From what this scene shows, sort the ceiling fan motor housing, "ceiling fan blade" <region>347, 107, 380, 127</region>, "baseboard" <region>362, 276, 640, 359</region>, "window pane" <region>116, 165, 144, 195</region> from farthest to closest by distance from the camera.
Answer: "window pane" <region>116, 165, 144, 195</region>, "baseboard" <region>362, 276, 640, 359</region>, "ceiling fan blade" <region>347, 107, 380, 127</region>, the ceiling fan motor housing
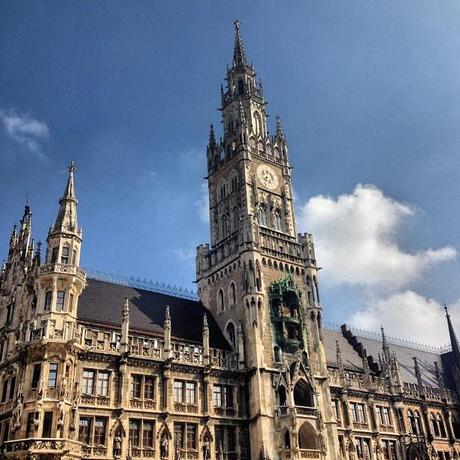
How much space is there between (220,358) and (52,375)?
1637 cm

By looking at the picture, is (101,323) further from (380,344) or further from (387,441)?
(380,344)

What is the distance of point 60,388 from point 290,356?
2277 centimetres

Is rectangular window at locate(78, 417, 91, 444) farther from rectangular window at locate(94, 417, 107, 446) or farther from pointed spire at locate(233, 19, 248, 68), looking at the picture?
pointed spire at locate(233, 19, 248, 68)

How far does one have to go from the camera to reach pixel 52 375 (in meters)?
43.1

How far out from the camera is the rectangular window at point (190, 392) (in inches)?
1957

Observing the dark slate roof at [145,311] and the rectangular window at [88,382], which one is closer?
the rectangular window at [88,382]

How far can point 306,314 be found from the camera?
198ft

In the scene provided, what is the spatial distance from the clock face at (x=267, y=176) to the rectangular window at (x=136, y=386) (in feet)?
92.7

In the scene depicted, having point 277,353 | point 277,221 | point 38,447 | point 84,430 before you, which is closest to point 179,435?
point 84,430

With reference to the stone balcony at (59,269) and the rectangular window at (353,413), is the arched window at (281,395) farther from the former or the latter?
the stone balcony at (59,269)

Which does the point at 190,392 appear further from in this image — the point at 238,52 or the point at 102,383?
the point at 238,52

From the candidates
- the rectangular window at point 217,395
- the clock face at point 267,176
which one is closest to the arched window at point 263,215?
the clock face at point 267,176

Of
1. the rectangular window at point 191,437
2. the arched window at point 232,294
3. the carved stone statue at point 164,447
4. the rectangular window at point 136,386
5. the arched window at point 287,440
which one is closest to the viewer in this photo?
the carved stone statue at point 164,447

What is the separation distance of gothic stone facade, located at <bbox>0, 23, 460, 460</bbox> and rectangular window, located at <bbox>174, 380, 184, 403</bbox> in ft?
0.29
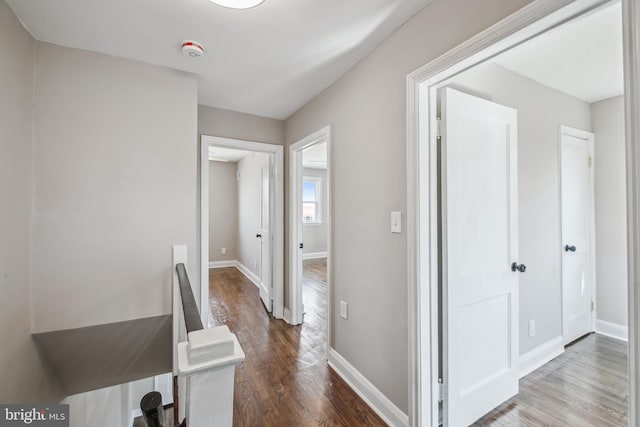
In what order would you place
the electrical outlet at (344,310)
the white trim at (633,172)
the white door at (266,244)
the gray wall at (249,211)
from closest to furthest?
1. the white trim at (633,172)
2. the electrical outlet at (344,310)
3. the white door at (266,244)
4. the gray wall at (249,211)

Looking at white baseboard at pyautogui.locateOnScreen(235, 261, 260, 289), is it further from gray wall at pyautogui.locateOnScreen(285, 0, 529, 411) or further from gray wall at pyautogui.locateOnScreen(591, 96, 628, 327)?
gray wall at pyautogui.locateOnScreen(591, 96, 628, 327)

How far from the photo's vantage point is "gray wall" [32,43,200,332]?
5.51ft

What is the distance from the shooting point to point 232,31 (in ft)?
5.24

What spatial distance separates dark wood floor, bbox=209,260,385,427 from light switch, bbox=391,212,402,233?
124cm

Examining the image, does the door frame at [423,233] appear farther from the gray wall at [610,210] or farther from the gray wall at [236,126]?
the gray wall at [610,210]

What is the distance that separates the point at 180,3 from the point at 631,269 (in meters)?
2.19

==

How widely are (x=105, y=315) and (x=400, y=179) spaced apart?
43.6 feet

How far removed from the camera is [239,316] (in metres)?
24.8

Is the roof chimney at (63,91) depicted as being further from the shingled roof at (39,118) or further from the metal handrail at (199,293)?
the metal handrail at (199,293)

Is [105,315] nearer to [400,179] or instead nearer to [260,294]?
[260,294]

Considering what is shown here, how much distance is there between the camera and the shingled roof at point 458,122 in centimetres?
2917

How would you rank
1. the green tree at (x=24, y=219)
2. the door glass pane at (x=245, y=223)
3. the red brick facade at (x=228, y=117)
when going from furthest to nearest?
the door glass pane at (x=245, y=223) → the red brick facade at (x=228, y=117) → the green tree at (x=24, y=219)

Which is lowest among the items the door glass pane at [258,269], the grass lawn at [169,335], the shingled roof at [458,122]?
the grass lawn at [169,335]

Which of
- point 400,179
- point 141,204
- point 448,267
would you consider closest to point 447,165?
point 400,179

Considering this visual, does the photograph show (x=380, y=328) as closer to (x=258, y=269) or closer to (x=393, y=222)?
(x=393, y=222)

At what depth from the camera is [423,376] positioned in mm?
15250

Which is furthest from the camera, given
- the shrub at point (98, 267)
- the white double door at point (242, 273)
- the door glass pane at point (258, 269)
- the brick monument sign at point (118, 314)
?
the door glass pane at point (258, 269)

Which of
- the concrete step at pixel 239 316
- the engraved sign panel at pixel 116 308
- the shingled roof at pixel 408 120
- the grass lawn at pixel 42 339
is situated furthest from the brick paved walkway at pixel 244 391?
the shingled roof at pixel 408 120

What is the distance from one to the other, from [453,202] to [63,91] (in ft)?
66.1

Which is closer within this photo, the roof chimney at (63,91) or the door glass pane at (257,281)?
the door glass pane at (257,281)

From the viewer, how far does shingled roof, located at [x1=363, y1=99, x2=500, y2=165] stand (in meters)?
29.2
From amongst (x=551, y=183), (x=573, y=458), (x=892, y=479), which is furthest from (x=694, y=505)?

=== What is being asked ===
Copy out the records word for word, starting at the line that contains "From what this" and stopping after the line that contains "2277 centimetres". Leave the pictures out.

=== Expected answer ===
From what this scene shows, sort the ceiling fan motor housing, "ceiling fan blade" <region>347, 107, 380, 127</region>, "baseboard" <region>362, 276, 640, 359</region>, "window pane" <region>116, 165, 144, 195</region> from farthest to closest by distance from the camera.
Answer: "window pane" <region>116, 165, 144, 195</region>, "baseboard" <region>362, 276, 640, 359</region>, "ceiling fan blade" <region>347, 107, 380, 127</region>, the ceiling fan motor housing
How much space is there between (220,358) and (52,375)?
1637 cm

By looking at the picture, is (101,323) further from (380,344) or further from (387,441)?
(380,344)

What is the distance of point 60,388 from point 290,356?
2277 centimetres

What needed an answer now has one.